With the biggest climate conference in more than half a decade less than two weeks away, Republicans in Congress are doing everything within their limited power to make the United States look bad. Rather than push for unity and cooperation at COP21 in Paris, they are trying give the impression that the United States won't live up to its commitments.
These attacks extend far beyond just the climate summit or the issue of climate change in general—but into the realm of all scientific inquiry. A letter on Thursday from congresswoman Eddie Bernice Johnson (D-TX), the ranking Democrat on the House Committee on Science, Space, and Technology to her fellow Texan and chairman of the committee, Lamar Smith (R-TX), rips into Smith for his recent illegitimate "investigation" (her quotes) into "baseless conspiracy theories" surrounding government scientists.
John Cook, a highly regarded climate change researcher and operator of the blog Skeptical Science, which combats climate change misinformation, called the letter "a thing of beauty."
Johnson begins by stating the Smith failed to respond to her previous letter concerning National Oceanic and Atmospheric Administration (NOAA) Administrator Dr. Kathryn Sullivan, so she feels compelled to write once again. Sullivan is a PhD geologist, former naval reserve officer, former three-time astronaut and former chief scientist of NOAA.
Smith, a climate change denier, has issued a "unilateral subpoena" to Sullivan, but Johnson says his four written demands for the NOAA to comply with his "investigation" never actually identified what it is he was "claiming to investigate."
"The only thing you accused the NOAA of doing is engaging in climate science—i.e., doing their jobs," she writes.
Now, Johnson says, Smith—who is requesting the email communications of NOAA scientists—is finally claiming to have information showing that NOAA scientists rushed to publication on some a climate study despite concerns and objections from other scientists. However, Johnson says she can't verify the facts of Smith's new whistleblower claims and that "to be frank, this appears to be an after-the-fact attempt to justify a fishing expedition."

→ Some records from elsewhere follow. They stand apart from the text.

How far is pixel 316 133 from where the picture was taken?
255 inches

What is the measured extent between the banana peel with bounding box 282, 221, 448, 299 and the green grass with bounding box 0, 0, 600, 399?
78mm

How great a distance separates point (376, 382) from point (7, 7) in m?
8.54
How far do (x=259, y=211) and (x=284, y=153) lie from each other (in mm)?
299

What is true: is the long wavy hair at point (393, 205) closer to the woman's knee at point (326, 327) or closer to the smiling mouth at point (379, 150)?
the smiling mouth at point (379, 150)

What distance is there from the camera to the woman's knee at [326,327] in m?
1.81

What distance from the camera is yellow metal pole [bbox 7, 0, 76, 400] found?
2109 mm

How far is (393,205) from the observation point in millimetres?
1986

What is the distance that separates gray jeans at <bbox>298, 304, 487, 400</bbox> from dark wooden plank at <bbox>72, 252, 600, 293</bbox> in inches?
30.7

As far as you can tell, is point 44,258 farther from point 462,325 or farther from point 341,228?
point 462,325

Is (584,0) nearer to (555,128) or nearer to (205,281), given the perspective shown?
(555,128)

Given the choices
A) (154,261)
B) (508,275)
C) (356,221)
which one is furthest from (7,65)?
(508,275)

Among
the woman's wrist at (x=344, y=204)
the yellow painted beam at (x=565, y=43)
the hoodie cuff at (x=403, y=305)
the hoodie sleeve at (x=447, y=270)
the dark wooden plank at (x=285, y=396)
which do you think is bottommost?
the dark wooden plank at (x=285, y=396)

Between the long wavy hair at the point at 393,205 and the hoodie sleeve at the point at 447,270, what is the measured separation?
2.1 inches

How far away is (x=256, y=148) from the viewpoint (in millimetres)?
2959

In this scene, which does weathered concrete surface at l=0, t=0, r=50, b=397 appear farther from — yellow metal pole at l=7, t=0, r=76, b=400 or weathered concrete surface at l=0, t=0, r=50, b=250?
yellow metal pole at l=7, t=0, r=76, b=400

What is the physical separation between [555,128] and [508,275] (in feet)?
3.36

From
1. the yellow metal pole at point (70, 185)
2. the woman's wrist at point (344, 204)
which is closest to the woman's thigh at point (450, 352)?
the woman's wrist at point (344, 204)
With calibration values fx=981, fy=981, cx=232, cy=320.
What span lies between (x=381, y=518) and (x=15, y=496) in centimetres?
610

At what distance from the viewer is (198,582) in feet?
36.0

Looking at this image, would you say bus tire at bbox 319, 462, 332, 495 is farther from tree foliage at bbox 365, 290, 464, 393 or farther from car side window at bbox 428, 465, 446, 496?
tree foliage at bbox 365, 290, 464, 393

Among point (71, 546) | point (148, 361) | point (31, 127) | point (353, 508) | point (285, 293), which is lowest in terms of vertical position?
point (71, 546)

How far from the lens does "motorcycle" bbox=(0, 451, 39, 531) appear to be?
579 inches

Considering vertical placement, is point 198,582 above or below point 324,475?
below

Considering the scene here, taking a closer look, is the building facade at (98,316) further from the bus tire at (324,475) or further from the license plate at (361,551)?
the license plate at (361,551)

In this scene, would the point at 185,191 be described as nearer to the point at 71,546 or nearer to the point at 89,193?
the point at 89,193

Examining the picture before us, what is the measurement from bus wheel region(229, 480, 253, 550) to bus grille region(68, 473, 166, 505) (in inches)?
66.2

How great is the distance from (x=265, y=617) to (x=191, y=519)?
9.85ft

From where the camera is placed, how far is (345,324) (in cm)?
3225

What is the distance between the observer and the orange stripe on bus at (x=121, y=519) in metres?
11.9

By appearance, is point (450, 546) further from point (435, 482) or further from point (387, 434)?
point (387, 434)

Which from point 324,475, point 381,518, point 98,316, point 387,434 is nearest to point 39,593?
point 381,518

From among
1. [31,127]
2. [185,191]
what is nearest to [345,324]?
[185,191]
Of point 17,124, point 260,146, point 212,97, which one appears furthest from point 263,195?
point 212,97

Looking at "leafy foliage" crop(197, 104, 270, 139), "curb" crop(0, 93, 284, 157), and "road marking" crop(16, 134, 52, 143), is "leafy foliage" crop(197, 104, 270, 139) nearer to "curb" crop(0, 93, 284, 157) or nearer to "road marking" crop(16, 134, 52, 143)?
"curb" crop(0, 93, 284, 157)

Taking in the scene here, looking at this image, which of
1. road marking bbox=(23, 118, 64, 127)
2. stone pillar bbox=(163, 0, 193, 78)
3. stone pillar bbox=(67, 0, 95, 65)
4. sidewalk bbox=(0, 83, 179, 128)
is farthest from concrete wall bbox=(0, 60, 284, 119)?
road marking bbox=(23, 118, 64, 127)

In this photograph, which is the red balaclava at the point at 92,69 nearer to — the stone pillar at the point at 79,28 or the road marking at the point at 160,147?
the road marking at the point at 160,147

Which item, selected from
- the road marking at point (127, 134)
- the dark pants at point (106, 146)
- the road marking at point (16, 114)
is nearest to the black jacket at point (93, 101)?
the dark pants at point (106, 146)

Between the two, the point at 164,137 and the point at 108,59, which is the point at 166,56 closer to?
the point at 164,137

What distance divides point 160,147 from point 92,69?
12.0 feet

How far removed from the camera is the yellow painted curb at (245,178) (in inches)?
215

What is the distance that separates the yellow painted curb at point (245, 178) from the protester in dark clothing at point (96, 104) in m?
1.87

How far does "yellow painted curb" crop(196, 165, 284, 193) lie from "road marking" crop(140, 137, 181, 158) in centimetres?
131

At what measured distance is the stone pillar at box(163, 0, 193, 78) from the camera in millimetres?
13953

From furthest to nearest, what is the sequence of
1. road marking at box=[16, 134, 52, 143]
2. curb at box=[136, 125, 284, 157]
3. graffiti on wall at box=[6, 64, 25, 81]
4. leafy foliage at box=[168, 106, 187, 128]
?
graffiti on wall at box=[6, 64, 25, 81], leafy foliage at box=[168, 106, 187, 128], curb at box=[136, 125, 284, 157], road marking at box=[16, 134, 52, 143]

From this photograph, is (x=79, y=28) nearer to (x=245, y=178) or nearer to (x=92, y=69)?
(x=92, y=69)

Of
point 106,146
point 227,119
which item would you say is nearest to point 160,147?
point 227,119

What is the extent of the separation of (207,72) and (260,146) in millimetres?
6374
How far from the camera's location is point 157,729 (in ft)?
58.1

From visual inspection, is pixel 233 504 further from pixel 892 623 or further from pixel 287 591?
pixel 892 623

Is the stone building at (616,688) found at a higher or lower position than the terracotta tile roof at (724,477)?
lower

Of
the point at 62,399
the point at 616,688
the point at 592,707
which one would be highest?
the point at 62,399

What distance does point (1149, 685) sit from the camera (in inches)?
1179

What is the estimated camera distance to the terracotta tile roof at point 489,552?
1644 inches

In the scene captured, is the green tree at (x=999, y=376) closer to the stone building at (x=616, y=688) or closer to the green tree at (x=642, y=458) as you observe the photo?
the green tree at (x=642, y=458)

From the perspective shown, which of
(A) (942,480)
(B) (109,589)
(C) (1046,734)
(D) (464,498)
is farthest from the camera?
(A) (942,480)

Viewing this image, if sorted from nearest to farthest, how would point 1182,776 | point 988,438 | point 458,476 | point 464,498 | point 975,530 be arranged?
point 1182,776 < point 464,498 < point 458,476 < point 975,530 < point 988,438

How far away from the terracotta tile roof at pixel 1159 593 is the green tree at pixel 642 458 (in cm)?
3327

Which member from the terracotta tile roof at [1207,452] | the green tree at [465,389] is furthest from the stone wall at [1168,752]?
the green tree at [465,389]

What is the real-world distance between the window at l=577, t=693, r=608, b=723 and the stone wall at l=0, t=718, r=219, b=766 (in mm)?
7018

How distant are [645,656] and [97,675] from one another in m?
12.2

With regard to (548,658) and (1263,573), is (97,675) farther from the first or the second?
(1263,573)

Whether the fishing expedition is justified or not, Smith has recently taken to the press to voice his opinion on the matter, having written an op-ed in Breitbart, a right-wing news outlet, titled "Changing the data to get climate change."
In the article, Smith states that the "NOAA changed the way it has analyzed data for decades to get results that support the president’s agenda," among other accusations.
Now for the choice paragraph from Johnson's letter, in response to Smith's recent media posturing:
In once fell swoop, you have accused a host of different individuals of wrongdoing. You have accused NOAA's top research scientists of scientific misconduct. By extension, you have also accused the peer-reviewers at one of our nation's most prestigious academic journals, Science, of participating in this misconduct (or at least being too incompetent to notice what was going on). If that weren't enough, you are intimating a grand conspiracy between NOAA and the White House to doctor climate science to advance administration policy. Presumably this accusation extends to Administrator Sullivan herself. All of these indictments are conjured out of thin air, without you presenting any factual basis for these sweeping accusations—exposing this so-called "investigation" for what it truly is: a witch hunt designed to smear the reputations of eminent scientists for partisan gain.
Johnson goes on to say that Smith's efforts are generating a number of "misleading" headlines advance of the upcoming climate summit in Paris, and that Smith himself is perpetuating the misinformation by linking to it on the official House science committee website.
Republicans are fond of name-dropping the Constitution in these types of polemics, and Johnson says Smith has said the Constitution "undergirds" his Constitutional powers.
Smith has her own take:
The Constitution doesn't provide you with a blank check to harass research scientists with whose results you disagree. The Constitution doesn't imbue you with the power to sanction a separate and equal branch of government simply because they won't entertain your baseless conspiracy theories.
All of this would seem to necessitate a response from Smith, and wouldn't it be nice to hear his defense. But Johnson suspects her plea for Smith to cease his "investigation" will "fall on deaf ears."
I suspect she is correct.
In the meantime, top NOAA officials have agreed to start interviews with House investigators, even as their emails remain off limits.